2022 SERÁ UM ANO DE MUITOS CONFLITOS
Nem saímos da pandemia e estamos assistindo a invasão Russa na Ucrânia. Sei que há questões geopolíticas, econômicas, de acesso a rotas de navegação, interesses da indústria de armas e principalmente de soberania. Cada parte envolvida defende seus interesses, sobretudo porque conta com o apoio de países aliados. Contudo, no mundo globalizado que vivemos, todos sofreremos algum tipo de consequência. Em poucos dias, a inflação e alteração no preço dos combustíveis será uma dentre várias que resultarão desse conflito.
O QUE A PANDEMIA NOS ENSINOU
Após dois anos de pandemia assolando a população humana na terra, lembro-me de ter ouvido inúmeras vezes as seguintes frases: a pandemia veio para nos ensinar muitas coisas; a pandemia vai nos ensinar o verdadeiro significado de empatia (Psicologicamente, empatia é a capacidade de você sentir o que outra pessoa sente, caso estivesse na mesma situação vivenciada por ela, ou seja: procurar experimentar de forma objetiva e racional o que sente o outro a fim de tentar compreender sentimentos e emoções.) e para encerrar a frase emblemática vamos sair da pandemia pessoas melhores. Será?
MANIFESTAÇÃO
Até o encerramento da coluna, por volta de meio-dia da última quinta-feira, o governo brasileiro ainda não havia se manifestado com relação à invasão Russa. Certamente quando o jornal físico chegar até você leitor, o governo deve ter se manifestado.
CONFLITOS
Pelo andar da carruagem a disputa pelo poder provocará muitos conflitos antes, durante e depois das eleições no Brasil em 2022.
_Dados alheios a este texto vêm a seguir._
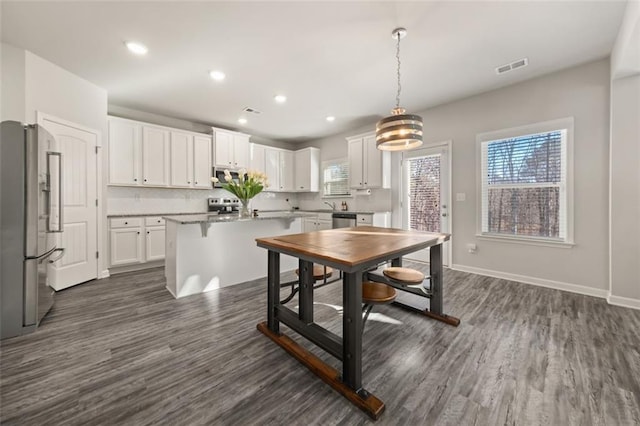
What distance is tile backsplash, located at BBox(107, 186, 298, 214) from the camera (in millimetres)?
4254

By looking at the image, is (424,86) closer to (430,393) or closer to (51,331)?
(430,393)

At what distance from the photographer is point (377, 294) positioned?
74.4 inches

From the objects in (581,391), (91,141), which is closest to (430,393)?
(581,391)

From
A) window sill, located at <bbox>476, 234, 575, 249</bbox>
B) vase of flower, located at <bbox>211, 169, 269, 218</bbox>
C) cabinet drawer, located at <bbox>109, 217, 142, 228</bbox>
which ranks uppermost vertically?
vase of flower, located at <bbox>211, 169, 269, 218</bbox>

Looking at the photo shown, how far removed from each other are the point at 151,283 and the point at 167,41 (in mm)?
2978

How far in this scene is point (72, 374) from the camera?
1.62m

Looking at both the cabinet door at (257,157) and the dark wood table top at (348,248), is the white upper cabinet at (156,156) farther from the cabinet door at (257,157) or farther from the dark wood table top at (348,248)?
the dark wood table top at (348,248)

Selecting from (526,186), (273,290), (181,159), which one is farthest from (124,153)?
(526,186)

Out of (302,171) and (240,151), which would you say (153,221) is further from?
(302,171)

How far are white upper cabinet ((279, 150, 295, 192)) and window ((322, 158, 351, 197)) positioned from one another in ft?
2.88

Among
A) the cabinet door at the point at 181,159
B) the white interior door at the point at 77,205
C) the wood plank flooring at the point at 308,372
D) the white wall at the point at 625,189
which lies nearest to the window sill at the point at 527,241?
the white wall at the point at 625,189

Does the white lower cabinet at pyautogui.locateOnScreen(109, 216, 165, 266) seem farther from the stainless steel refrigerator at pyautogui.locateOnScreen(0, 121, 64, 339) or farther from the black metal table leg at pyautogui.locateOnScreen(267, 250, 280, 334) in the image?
the black metal table leg at pyautogui.locateOnScreen(267, 250, 280, 334)

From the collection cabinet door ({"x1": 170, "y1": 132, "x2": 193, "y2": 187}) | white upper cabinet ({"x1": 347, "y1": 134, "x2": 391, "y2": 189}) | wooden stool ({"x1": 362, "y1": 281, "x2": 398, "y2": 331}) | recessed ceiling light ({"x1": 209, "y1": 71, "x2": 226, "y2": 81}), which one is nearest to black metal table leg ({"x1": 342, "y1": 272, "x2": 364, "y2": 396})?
wooden stool ({"x1": 362, "y1": 281, "x2": 398, "y2": 331})

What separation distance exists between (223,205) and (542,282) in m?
5.60
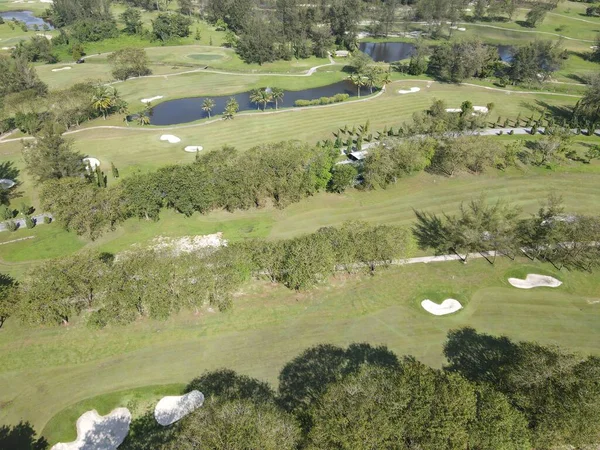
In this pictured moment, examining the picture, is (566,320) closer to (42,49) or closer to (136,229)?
(136,229)

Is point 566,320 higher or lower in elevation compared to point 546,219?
lower

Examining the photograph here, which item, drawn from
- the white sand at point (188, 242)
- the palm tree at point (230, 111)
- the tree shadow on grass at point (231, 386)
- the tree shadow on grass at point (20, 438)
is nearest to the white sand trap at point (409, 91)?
the palm tree at point (230, 111)

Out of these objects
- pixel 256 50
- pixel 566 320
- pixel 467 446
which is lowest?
pixel 566 320

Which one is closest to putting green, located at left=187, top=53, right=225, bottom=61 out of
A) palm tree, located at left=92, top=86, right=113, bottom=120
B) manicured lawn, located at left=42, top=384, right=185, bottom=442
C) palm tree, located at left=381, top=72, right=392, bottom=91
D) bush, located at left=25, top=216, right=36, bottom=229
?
palm tree, located at left=92, top=86, right=113, bottom=120

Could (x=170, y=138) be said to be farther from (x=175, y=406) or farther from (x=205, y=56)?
(x=205, y=56)

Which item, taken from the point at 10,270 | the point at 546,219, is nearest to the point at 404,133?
the point at 546,219

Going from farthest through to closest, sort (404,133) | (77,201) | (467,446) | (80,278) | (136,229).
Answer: (404,133), (136,229), (77,201), (80,278), (467,446)

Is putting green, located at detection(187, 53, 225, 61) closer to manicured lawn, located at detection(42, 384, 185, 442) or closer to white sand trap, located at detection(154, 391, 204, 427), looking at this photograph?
manicured lawn, located at detection(42, 384, 185, 442)
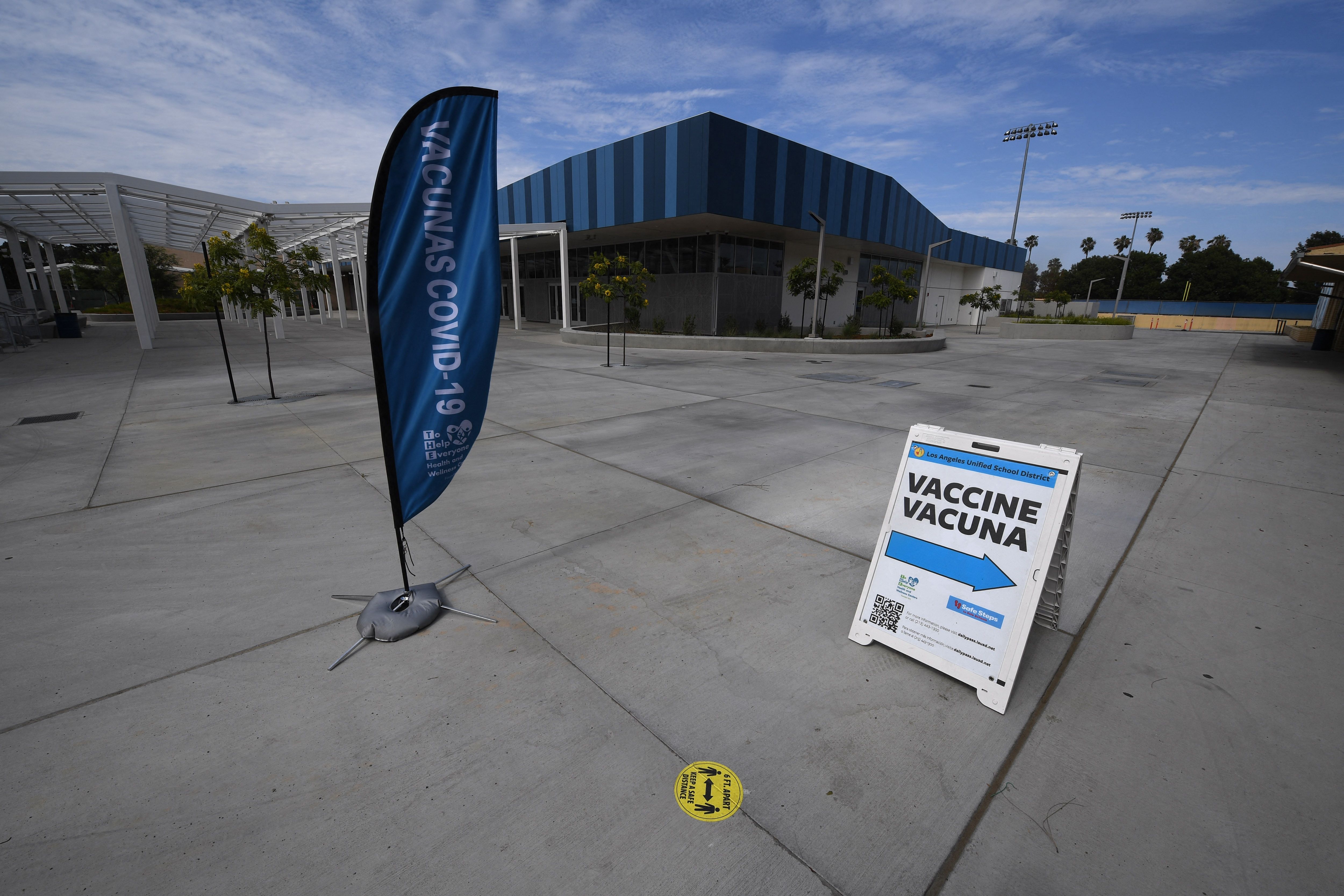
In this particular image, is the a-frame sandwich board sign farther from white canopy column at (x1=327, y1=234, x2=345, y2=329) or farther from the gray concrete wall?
the gray concrete wall

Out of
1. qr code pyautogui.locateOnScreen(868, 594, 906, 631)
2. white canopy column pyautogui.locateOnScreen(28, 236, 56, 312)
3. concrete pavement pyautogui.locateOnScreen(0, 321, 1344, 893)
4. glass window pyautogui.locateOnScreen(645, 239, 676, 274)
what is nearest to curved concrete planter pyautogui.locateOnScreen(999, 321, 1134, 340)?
glass window pyautogui.locateOnScreen(645, 239, 676, 274)

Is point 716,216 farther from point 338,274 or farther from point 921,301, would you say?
point 921,301

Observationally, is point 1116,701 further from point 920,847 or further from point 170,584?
point 170,584

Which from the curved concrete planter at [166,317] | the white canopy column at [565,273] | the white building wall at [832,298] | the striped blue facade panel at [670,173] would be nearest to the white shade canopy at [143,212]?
the curved concrete planter at [166,317]

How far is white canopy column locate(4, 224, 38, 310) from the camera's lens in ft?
91.0

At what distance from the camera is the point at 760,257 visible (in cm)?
3022

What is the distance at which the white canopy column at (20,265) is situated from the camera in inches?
1092

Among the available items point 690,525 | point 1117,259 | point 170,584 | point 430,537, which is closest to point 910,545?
point 690,525

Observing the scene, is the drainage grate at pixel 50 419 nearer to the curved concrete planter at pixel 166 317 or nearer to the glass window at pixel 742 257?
the glass window at pixel 742 257

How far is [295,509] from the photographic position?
5.56 m

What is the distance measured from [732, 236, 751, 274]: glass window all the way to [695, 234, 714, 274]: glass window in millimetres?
1253

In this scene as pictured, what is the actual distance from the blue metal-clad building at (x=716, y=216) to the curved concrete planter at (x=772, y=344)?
17.1 ft

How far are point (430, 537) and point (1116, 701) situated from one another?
502 centimetres

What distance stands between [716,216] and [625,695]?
77.1 ft
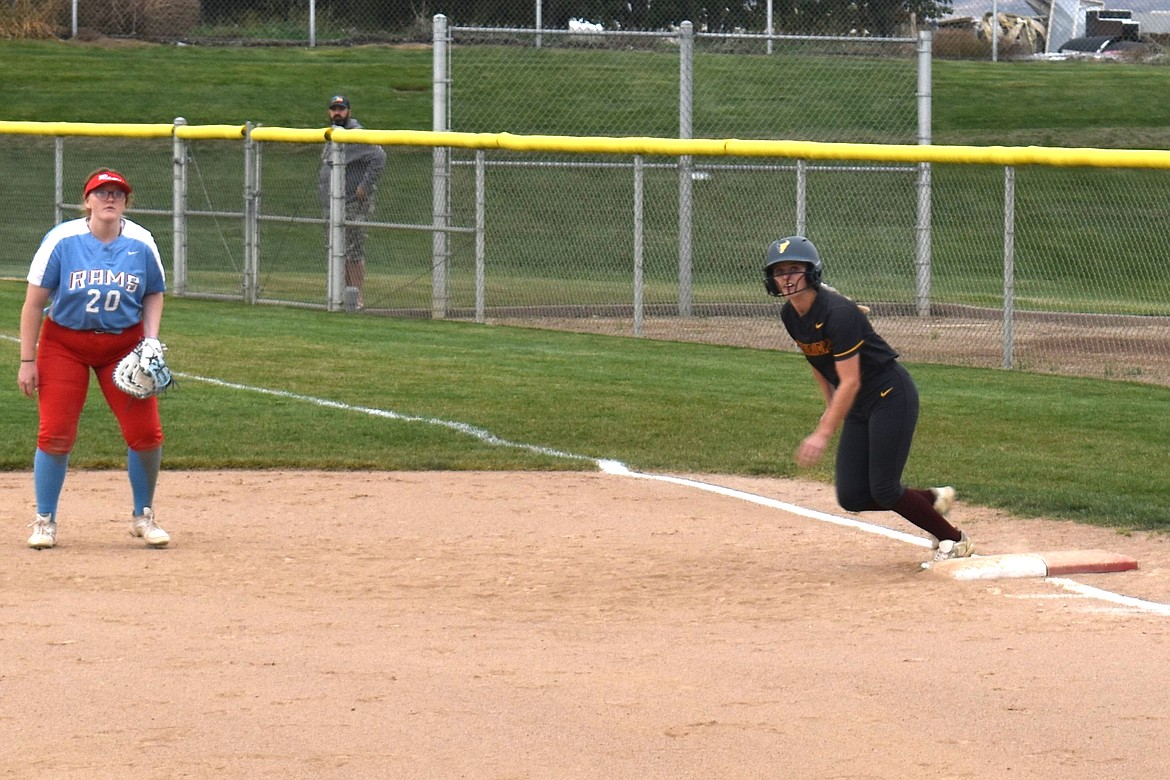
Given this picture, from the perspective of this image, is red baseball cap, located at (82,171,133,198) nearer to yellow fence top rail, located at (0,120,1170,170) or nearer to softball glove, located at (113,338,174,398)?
softball glove, located at (113,338,174,398)

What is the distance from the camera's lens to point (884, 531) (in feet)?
28.8

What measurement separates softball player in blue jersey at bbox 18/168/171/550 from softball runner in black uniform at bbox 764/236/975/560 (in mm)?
2786

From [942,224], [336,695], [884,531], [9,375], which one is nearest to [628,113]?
[942,224]

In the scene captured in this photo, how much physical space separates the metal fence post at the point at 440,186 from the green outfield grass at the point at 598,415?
1823mm

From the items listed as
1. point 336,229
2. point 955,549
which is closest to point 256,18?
point 336,229

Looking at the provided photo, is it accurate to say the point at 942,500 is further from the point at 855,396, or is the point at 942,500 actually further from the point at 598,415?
the point at 598,415

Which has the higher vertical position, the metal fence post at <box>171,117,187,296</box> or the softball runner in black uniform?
the metal fence post at <box>171,117,187,296</box>

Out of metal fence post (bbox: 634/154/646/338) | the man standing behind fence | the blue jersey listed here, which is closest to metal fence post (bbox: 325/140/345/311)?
the man standing behind fence

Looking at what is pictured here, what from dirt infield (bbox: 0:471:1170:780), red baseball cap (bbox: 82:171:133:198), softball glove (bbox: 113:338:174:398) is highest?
red baseball cap (bbox: 82:171:133:198)

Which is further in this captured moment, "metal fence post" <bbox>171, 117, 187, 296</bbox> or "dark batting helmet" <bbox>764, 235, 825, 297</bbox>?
"metal fence post" <bbox>171, 117, 187, 296</bbox>

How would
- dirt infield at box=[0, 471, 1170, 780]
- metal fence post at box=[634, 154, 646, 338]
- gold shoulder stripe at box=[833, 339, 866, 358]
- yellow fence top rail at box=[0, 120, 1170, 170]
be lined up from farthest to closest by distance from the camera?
metal fence post at box=[634, 154, 646, 338] → yellow fence top rail at box=[0, 120, 1170, 170] → gold shoulder stripe at box=[833, 339, 866, 358] → dirt infield at box=[0, 471, 1170, 780]

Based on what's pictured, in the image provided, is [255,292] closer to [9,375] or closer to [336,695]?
[9,375]

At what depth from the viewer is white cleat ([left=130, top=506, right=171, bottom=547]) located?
26.4ft

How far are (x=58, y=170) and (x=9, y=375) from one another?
8.33 m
Os primeiros capítulos são os conflitos internos dentro do PSDB onde o governador Eduardo Leite, após ter sido derrotado nas prévias do partido, declarou publicamente que iria apoiar João Dória, candidato vencedor. Passados alguns meses, inconformado, o governador gaúcho busca novas façanhas, concorrer por outro partido.
CONFLITOS
O presidente, candidato Bolsonaro, e seus apoiadores vão continuar em defesa do voto impresso, colocando em dúvida a segurança da urna eletrônica.
CONFLITOS
As redes sociais serão armas poderosas a serviço da mentira, das notícias falsas, da difamação e da divisão do povo brasileiro.
CONFLITOS
Assim como as dualidades da vida, o sol e a lua, o dia e a noite, o frio e o calor, o fogo e a água, creio ser possível afirmar que este ano teremos candidatos opostos em todos os sentidos e partidos que terão que se unir em federações ou coligações. Isso facilita a percepção do eleitor na identificação dos candidatos oportunistas, que no segundo turno oferecem apoio em troca de espaço de poder.
OLHAR SOBRE A POLÍTICA
Volto a relembrar nossos eleitores da Zona Sul, voto útil, voto válido é aquele que você destina a candidatos da Zona Sul. Faço um alerta aos partidos políticos: apresentem candidatos que tenham condições de conquistar uma cadeira tanto na Assembleia Legislativa Estadual, quanto no Congresso Nacional.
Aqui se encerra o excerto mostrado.